15.3 Aanlegvergunning
15.3.1 Aanlegverbod zonder vergunning
Het is verboden op of in de gronden met de bestemming Waarde - Archeologie zonder of in afwijking van een schriftelijke vergunning van burgemeester en wethouders (aanlegvergunning) de volgende werken, geen bouwwerken zijnde, of werkzaamheden uit te voeren:
-
a. het uitvoeren van grondbewerkingen op een grotere diepte of bouwhoogte dan 30 cm, waartoe worden gerekend afgraven, woelen, mengen, diepploegen, egaliseren, ontginnen, ophogen en aanleggen van drainage;
-
b. het uitvoeren van heiwerkzaamheden en het op een of ander wijze indrijven van voorwerpen;
-
c. het verlagen of verhogen van het waterpeil;
-
d. het aanleggen of rooien van bos of boomgaard waarbij stobben worden verwijderd;
-
e. het aanleggen van ondergrondse kabels en leidingen en het aanbrengen van daarmee verband houdende constructies, installaties of apparatuur.

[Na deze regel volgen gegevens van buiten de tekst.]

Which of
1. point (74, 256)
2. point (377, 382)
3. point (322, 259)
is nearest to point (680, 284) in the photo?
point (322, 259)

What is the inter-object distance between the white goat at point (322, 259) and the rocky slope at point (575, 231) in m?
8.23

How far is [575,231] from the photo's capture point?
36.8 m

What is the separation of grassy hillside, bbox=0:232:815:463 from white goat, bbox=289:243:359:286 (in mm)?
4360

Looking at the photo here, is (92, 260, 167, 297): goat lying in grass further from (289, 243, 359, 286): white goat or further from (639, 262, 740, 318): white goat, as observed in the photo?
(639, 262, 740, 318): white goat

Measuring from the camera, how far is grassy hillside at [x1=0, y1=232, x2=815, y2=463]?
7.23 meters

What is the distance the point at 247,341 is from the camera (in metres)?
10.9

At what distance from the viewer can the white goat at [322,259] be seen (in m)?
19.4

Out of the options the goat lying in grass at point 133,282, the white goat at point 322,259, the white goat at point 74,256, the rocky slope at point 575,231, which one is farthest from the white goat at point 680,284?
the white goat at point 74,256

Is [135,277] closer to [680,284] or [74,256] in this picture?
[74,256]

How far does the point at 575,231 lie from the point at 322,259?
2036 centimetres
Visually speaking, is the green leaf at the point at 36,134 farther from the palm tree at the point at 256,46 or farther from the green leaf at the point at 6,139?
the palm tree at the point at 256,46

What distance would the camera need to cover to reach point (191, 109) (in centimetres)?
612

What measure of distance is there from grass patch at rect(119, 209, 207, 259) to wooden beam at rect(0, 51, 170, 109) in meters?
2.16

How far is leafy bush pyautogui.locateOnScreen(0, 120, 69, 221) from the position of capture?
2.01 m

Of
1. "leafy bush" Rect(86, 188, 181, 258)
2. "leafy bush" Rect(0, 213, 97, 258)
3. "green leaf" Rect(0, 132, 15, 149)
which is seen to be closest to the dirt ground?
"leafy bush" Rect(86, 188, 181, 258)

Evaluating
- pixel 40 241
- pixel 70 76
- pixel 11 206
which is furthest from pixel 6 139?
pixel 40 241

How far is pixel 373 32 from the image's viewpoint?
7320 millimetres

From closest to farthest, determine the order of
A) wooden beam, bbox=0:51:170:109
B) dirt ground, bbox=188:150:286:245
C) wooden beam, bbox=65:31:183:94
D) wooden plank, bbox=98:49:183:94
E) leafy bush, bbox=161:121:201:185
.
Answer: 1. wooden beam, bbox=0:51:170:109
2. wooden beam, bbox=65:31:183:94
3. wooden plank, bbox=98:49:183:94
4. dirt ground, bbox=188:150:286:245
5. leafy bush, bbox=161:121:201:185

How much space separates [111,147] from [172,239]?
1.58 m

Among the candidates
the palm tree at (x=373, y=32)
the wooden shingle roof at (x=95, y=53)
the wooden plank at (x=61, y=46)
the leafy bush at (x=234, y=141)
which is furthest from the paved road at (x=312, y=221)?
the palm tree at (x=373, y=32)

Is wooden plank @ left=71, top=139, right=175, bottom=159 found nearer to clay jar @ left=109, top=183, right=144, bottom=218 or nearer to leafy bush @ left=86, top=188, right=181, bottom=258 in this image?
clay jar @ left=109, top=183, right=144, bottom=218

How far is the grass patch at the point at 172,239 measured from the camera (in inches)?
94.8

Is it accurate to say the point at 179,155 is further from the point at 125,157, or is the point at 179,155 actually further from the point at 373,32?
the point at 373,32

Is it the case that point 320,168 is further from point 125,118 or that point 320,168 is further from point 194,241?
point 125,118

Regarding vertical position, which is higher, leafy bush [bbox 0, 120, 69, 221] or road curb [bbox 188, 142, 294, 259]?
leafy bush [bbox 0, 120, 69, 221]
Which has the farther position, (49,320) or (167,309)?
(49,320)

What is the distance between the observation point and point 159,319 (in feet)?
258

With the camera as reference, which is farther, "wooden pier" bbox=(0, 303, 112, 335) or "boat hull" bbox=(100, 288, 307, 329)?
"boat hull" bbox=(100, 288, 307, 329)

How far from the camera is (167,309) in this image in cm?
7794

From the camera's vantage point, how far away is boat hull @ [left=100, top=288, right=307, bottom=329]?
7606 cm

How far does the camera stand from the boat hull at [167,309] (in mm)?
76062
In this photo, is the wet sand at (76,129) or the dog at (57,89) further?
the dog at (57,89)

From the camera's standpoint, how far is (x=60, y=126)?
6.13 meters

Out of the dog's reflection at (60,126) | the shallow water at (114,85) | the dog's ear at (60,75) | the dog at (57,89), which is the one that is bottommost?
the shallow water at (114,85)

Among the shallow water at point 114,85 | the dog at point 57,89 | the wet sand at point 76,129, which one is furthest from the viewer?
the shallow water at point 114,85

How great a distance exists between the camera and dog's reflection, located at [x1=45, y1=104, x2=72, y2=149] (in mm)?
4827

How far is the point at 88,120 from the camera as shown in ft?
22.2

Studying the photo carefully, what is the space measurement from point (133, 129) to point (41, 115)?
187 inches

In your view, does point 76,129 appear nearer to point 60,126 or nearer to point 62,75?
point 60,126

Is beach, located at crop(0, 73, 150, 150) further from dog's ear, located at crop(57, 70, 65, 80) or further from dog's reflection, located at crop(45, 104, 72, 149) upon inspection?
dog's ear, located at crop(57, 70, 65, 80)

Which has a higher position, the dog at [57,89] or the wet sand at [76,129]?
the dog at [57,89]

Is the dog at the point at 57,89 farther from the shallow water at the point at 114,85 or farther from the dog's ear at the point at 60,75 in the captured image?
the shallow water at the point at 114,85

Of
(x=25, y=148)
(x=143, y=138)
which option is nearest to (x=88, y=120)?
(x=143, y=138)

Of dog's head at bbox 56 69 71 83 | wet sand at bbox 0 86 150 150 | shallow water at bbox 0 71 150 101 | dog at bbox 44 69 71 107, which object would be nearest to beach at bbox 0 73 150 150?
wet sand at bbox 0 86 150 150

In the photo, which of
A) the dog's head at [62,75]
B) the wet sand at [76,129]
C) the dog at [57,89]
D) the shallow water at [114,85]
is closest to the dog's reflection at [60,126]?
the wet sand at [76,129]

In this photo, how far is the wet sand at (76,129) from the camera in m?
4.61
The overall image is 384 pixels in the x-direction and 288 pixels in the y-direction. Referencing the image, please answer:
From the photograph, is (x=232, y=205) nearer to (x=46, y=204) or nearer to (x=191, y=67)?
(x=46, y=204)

15.3.2 Uitzondering op het aanlegverbod
Het verbod van lid 15.3.1 is niet van toepassing, indien de werken en werkzaamheden:
-
a. noodzakelijk zijn voor de uitvoering van een bouwplan waarbij het bepaalde in lid 15.2, onder a en b, in acht is genomen;
-
b. een oppervlakte beslaan van ten hoogste 100 m²;
-
c. reeds in uitvoering zijn op het tijdstip van de inwerkingtreding van het plan;
-
d. mogen worden uitgevoerd krachtens een reeds verleende aanlegvergunning of een ontgrondingsvergunning;
-
e. ten dienste van archeologisch onderzoek worden uitgevoerd.
15.3.3 Voorwaarde voor aanlegvergunningverlening
Aanlegvergunning wordt verleend, indien:
-
a. de aanvrager van de aanlegvergunning aan de hand van nader archeologisch onderzoek kan aantonen dat op de betrokken locatie geen archeologische waarden aanwezig zijn;
-
b. de aanvrager van de aanlegvergunning een rapport heeft overgelegd waarin de archeologische waarde van de betrokken locatie naar het oordeel van burgemeester en wethouders in voldoende mate is vastgesteld;
-
c. de betrokken archeologische waarden, gelet op het rapport zoals onder a bedoeld, door de activiteiten niet worden geschaad of mogelijke schade kan worden voorkomen door aan de aanlegvergunning regels te verbinden, gericht op:
-
1. het treffen van maatregelen, waardoor archeologische resten in de bodem kunnen worden behouden;
-
2. het doen van opgravingen;
-
3. begeleiding van de activiteiten door de archeologisch deskundige.
15.3.4 Advisering over de aanlegvergunning
Alvorens de gevraagde aanlegvergunning te verlenen, vragen burgemeester en wethouders aan de archeologisch deskundige om advies omtrent het criterium als bedoeld in lid 15.3.3. Bij een negatief advies verzoeken burgemeester en wethouders de archeologisch deskundige de verder te nemen stappen aan te geven.
15.3.5 Strafbaar feit
Overtreding van het verbod van lid 15.3.1 is een strafbaar feit, zoals bedoeld in artikel 1a van de Wet op de economische delicten.